History jokes
What did the south tower say to the north tower? It said: nothing.
9/11 joke.
Q: When and where was the biggest BBQ ever?
A: Hiroshima, Japan 1946.
Communism jokes aren't funny unless everyone gets it.
Why were the Twin Towers mad?
Because they ordered pepperoni pizza, but all they got was plain!
How does Hitler tie his shoes?
Into little Nazis.
Flippity floppity, women are property.
Why do people always talk about 9/11, but seriously, just let it sit there, like the rubble it is.
Which one of Lord Arthur's knights invented the round table?
Sir Cumference.
What do you get when you cross a cat and a dinosaur? A cat-astrophe!
Why did the dinosaur cross the road?
Because chickens didn't exist then.
How many genders are there?
One, women are property.
History teacher: "They had a temporary cure for the disease, but it would be years before they found a cure for life."
Student: "I need that."
Why were the people during 9/11 mad because they ordered pepperoni sandwiches, but they got two planes?
Why did Princess Diana cross the road? She wasn't wearing a seat belt.
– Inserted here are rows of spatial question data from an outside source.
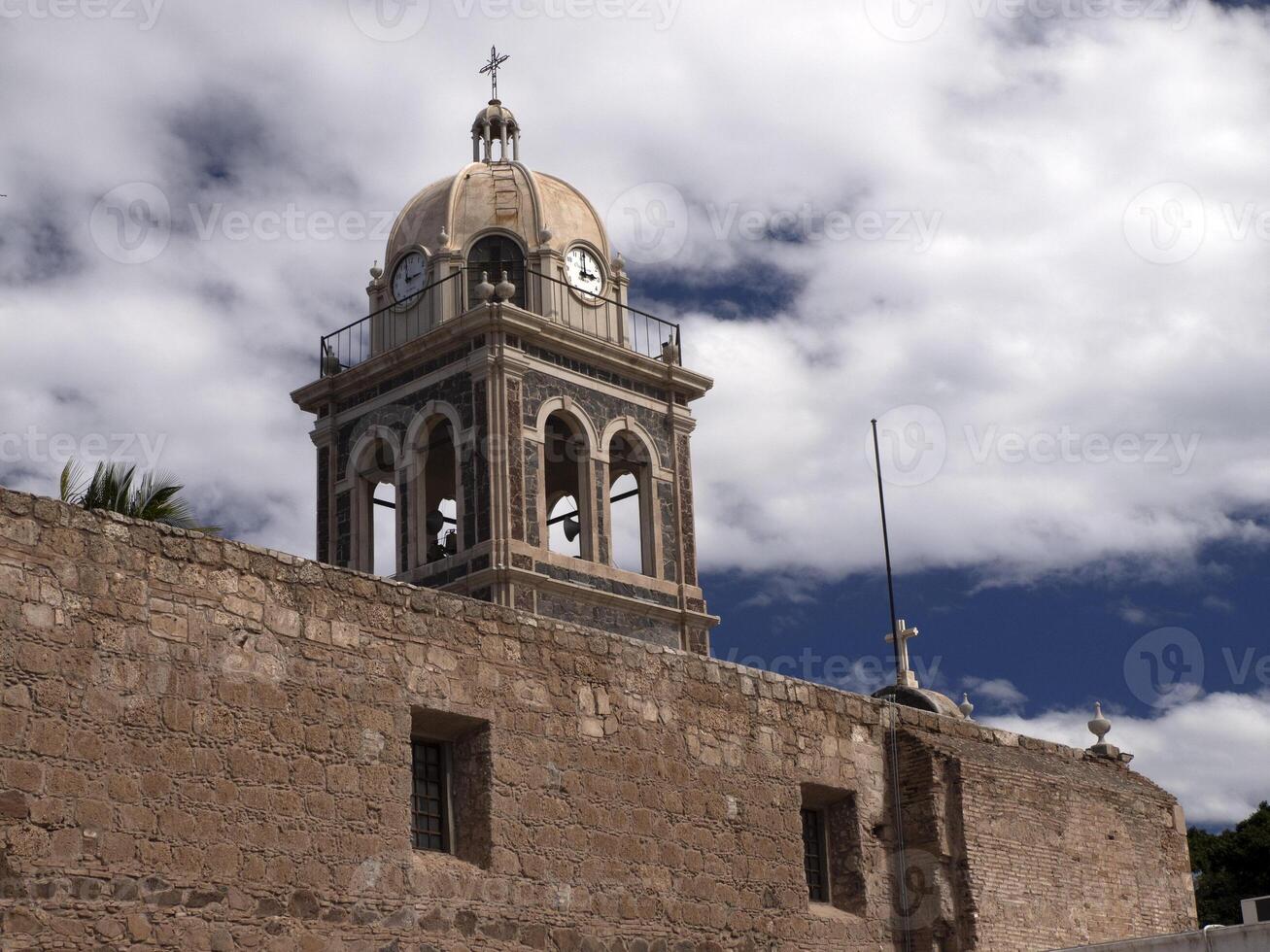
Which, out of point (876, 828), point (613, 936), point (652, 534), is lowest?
point (613, 936)

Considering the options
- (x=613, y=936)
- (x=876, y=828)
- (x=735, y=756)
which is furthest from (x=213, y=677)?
(x=876, y=828)

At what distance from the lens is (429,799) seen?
43.8ft

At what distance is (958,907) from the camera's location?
1645cm

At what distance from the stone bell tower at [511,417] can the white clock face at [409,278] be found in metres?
0.05

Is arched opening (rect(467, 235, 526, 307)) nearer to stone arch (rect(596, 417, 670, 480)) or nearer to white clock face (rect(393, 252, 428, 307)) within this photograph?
white clock face (rect(393, 252, 428, 307))

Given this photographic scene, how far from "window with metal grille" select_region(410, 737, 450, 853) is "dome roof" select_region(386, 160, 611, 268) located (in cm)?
2126

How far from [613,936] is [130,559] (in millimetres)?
4534

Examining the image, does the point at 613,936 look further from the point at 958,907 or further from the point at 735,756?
the point at 958,907

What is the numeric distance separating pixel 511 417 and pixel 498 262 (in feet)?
11.8

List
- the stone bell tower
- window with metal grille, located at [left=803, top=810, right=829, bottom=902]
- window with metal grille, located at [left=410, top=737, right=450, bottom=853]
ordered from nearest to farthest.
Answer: window with metal grille, located at [left=410, top=737, right=450, bottom=853]
window with metal grille, located at [left=803, top=810, right=829, bottom=902]
the stone bell tower

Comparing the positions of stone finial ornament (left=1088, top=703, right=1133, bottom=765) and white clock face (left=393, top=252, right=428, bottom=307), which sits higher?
white clock face (left=393, top=252, right=428, bottom=307)

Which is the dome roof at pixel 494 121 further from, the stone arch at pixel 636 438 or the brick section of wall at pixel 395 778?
the brick section of wall at pixel 395 778

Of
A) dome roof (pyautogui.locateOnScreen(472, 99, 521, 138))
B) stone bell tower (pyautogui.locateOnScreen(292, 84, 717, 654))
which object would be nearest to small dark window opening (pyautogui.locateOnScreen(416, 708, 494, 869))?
stone bell tower (pyautogui.locateOnScreen(292, 84, 717, 654))

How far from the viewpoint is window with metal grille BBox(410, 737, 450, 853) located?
13180 mm
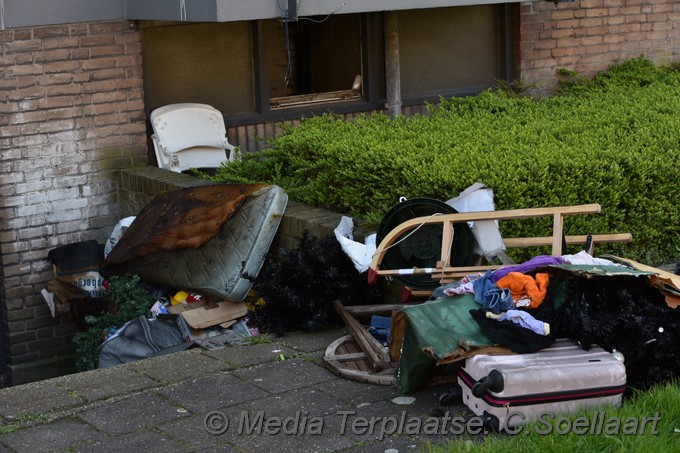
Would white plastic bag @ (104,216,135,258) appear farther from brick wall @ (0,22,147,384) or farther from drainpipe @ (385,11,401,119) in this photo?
drainpipe @ (385,11,401,119)

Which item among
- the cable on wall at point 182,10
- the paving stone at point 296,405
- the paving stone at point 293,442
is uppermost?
the cable on wall at point 182,10

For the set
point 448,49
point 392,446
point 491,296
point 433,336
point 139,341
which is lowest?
point 139,341

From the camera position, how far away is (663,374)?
5250 millimetres

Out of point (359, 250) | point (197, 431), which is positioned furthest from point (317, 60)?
point (197, 431)

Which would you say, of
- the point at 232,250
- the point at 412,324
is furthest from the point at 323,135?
the point at 412,324

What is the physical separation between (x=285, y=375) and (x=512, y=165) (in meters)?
2.29

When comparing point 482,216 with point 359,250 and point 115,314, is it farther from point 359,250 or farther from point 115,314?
point 115,314

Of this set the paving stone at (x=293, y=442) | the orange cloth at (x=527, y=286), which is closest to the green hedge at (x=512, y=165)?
the orange cloth at (x=527, y=286)

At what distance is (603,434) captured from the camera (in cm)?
468

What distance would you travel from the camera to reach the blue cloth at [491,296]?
5234 mm

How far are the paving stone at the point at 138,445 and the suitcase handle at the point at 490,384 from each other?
135 centimetres

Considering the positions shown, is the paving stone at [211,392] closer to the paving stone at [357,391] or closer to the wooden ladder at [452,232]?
the paving stone at [357,391]

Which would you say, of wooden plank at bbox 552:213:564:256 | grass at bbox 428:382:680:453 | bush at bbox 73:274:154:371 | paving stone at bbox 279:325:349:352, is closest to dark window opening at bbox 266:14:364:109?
bush at bbox 73:274:154:371

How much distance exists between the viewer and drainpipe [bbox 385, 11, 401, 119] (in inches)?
397
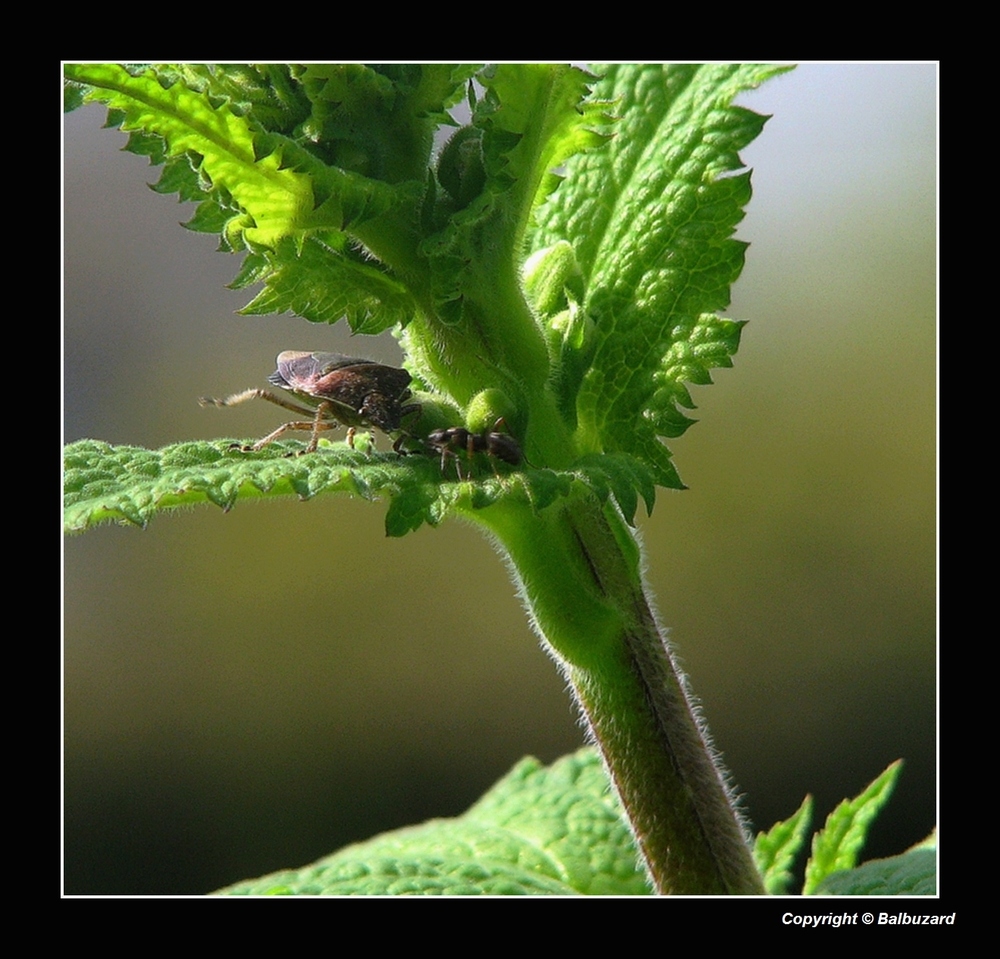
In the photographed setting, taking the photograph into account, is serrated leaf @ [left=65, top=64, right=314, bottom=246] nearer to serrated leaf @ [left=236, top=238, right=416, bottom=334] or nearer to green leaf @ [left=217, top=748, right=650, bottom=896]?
serrated leaf @ [left=236, top=238, right=416, bottom=334]

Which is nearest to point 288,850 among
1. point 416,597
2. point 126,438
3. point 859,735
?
point 416,597

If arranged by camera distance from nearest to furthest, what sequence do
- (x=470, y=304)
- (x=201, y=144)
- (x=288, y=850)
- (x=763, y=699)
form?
(x=201, y=144)
(x=470, y=304)
(x=288, y=850)
(x=763, y=699)

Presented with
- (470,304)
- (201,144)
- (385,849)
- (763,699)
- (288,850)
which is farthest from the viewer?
(763,699)

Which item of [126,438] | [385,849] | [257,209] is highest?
[126,438]

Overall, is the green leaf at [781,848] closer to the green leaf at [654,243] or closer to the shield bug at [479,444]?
the green leaf at [654,243]

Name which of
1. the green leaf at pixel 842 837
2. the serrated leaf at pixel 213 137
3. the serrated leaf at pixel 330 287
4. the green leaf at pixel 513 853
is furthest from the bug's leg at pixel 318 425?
the green leaf at pixel 842 837

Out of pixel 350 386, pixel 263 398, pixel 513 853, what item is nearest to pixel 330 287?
pixel 350 386

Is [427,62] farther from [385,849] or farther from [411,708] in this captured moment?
[411,708]
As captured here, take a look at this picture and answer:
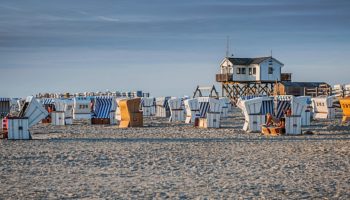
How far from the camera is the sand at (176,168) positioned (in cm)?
842

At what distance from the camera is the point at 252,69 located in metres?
64.1

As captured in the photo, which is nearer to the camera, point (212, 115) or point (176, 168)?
point (176, 168)

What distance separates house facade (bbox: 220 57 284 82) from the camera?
6359 cm

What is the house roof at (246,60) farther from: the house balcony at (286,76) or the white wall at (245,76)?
the house balcony at (286,76)

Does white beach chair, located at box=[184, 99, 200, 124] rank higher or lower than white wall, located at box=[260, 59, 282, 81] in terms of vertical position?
lower

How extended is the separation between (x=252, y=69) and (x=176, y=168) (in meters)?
54.0

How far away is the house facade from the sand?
46758mm

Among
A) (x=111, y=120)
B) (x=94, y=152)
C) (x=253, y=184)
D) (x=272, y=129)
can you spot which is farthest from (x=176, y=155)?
(x=111, y=120)

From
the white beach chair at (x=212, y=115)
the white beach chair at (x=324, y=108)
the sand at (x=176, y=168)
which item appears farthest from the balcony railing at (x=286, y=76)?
the sand at (x=176, y=168)

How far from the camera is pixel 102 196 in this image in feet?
26.6

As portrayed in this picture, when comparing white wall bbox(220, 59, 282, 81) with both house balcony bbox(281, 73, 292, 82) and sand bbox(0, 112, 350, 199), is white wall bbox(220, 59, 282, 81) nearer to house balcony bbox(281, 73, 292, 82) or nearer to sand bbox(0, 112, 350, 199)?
house balcony bbox(281, 73, 292, 82)

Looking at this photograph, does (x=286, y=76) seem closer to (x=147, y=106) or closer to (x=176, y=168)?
(x=147, y=106)

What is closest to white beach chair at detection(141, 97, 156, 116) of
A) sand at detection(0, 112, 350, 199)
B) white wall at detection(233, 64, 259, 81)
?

Why were the people in the Twin Towers upset? They ordered pepperoni pizza, but instead they got plane.
What were Princess Diana's last words?
Have you been Dri...?
What was the one word that could have saved Princess Diana's life?
Taxi.
Q: What do you call a lesbian dinosaur?
A: Lickalotofpuss.
What's the difference between Isaac Newton and the baby I just stabbed to death?
Isaac Newton died a virgin.
Why are Americans so bad at chess? Because they already lost two towers.